+++ PASSAGE PROVIDED
A later BBC article confirmed that concerted local efforts had kept most of the rest of the oil on the ship from leaking out:
Almost all the fuel oil from the Japanese-owned ship that has caused a huge oil spill off the coast of Mauritius has been pumped out, Prime Minister Pravind Jugnauth has said.
The operation had been a race against time, he added, amid fears that the MV Wakashio would break up.
The ship, believed to have been carrying 4,000 tonnes of fuel oil, ran aground on a coral reef on 25 July…
On Friday, Mr Jugnauth declared a state of emergency and appealed for international help.
Since then, volunteers have also been collecting straw from fields and filling sacks to make barriers against the oil….
The Mauritian prime minister’s announcement that almost all the remaining oil from the Japanese-owned ship has been pumped out certainly comes as good news.
The simple reason: the super-sensitive marine environment has now avoided suffering an oil spill three times worse than it has seen in the past few days. But, averted loss is one thing – the damage already done is another.
The French Navy helped.
From a series of satellite photos at the Guardian:
Thousands of volunteers have assembled miles of improvised floating barriers in a desperate attempt to hold back the oily tide
From the Weather Channel:
Crews are racing to contain an oil spill that dumped black sludge into the pristine turquoise waters off the Indian Ocean island of Mauritius, killing eels, starfish and other sea life.
++++++
+++ RAW DATA
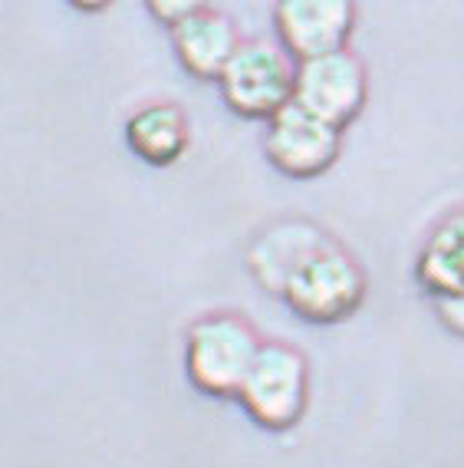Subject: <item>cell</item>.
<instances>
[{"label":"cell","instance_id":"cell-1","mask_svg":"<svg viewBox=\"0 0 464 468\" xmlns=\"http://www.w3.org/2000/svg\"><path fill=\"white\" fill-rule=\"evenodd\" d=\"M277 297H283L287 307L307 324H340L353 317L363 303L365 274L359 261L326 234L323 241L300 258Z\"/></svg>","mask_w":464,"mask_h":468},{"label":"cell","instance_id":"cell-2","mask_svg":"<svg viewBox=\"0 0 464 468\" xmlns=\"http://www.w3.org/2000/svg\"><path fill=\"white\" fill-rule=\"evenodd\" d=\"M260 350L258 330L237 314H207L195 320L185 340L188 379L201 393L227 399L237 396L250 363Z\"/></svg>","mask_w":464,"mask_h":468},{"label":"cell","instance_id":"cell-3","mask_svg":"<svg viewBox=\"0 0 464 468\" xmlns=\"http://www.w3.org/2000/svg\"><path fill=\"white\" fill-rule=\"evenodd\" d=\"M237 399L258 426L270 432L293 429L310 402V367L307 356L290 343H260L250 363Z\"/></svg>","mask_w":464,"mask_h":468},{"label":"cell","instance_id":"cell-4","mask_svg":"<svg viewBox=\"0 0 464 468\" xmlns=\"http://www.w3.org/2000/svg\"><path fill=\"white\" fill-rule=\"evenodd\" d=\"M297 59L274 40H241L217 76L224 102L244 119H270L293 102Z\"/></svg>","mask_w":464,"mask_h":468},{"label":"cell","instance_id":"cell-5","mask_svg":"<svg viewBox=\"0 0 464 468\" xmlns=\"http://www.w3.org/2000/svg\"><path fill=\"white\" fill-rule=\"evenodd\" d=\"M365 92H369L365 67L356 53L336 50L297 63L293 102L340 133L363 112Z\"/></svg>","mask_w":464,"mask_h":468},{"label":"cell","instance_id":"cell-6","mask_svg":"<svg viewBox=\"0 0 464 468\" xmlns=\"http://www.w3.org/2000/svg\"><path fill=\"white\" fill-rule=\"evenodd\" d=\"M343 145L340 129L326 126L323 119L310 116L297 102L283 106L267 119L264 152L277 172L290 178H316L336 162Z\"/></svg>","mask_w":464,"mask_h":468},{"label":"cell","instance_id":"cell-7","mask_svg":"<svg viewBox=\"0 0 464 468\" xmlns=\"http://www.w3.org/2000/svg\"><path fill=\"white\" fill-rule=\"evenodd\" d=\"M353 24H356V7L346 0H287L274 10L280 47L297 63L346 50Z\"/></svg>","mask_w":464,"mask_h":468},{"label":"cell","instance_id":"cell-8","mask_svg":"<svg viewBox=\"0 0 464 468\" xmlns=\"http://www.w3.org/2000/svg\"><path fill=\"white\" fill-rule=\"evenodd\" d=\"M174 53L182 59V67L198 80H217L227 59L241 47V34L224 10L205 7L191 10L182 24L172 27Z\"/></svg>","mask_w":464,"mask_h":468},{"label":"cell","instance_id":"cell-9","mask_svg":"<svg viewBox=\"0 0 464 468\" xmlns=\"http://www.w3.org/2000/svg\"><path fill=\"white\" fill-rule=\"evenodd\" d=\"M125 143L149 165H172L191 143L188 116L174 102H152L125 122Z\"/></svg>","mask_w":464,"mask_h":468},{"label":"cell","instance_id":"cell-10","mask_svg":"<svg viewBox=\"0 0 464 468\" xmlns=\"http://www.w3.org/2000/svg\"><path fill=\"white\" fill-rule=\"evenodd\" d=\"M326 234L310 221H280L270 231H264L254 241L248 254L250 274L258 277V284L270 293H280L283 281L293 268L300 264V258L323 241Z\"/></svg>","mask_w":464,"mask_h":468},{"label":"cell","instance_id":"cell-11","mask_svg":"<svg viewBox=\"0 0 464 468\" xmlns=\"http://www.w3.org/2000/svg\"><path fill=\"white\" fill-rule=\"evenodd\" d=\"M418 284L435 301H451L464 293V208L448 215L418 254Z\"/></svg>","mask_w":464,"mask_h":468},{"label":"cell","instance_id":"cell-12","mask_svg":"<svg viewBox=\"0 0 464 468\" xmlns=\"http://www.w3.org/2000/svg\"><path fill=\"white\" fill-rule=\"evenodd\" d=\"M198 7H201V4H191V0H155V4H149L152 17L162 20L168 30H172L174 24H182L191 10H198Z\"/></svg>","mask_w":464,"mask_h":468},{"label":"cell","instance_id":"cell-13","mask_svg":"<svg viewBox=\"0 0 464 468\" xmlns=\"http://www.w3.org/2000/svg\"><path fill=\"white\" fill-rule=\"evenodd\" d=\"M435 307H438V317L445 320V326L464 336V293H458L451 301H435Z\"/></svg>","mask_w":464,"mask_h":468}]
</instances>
++++++
_GIVEN TASK A_
In the passage on the Mauritius oil spill, on what date did the MV Wakashio run aground?
_GIVEN TASK B_
Please sum up the passage on the Mauritius oil spill in two sentences.
_GIVEN TASK C_
Continue the passage on the Mauritius oil spill from its last sentence.

_EXERCISE RESULT A_
25 July.

_EXERCISE RESULT B_
Prime Minister Pravind Jugnauth said almost all the fuel oil had been pumped out of the MV Wakashio, a Japanese-owned ship that ran aground on a coral reef off Mauritius on 25 July, sparing the marine environment a spill three times worse. Thousands of volunteers built miles of improvised floating barriers to hold back the oil, which has already killed eels, starfish and other sea life.

_EXERCISE RESULT C_
The Japanese ship MV Wakashio hit a coral reef along the island’s southeastern coast on July 25. High winds and waves pounded the ship, causing it to crack and spew at least 1,000 tons of oil into the surrounding ocean.
“We are starting to see dead fish. We are starting to see animals like crabs covered in oil, we are starting to see seabirds covered in oil, including some which could not be rescued,” Vikash Tatayah, conservation director at Mauritius Wildlife Foundation, told Reuters.
Work is underway to remove hundreds more tons of oil that remain on the ship before the vessel completely breaks apart.
And Colonel Smithers’ message and photos, from earlier in the week:
Please find attached photos shared by relatives volunteering with the clear up yesterday.
One wonders what the ship was doing so close to shore, as there are no ports around there and there’s no reason to be sailing around there, and why the government waited a fortnight before doing anything.
One suspicion is that the ship was dropping drugs to a shuttle.
I hope you’ll extend your sympathies and chip in a little if you can. I have.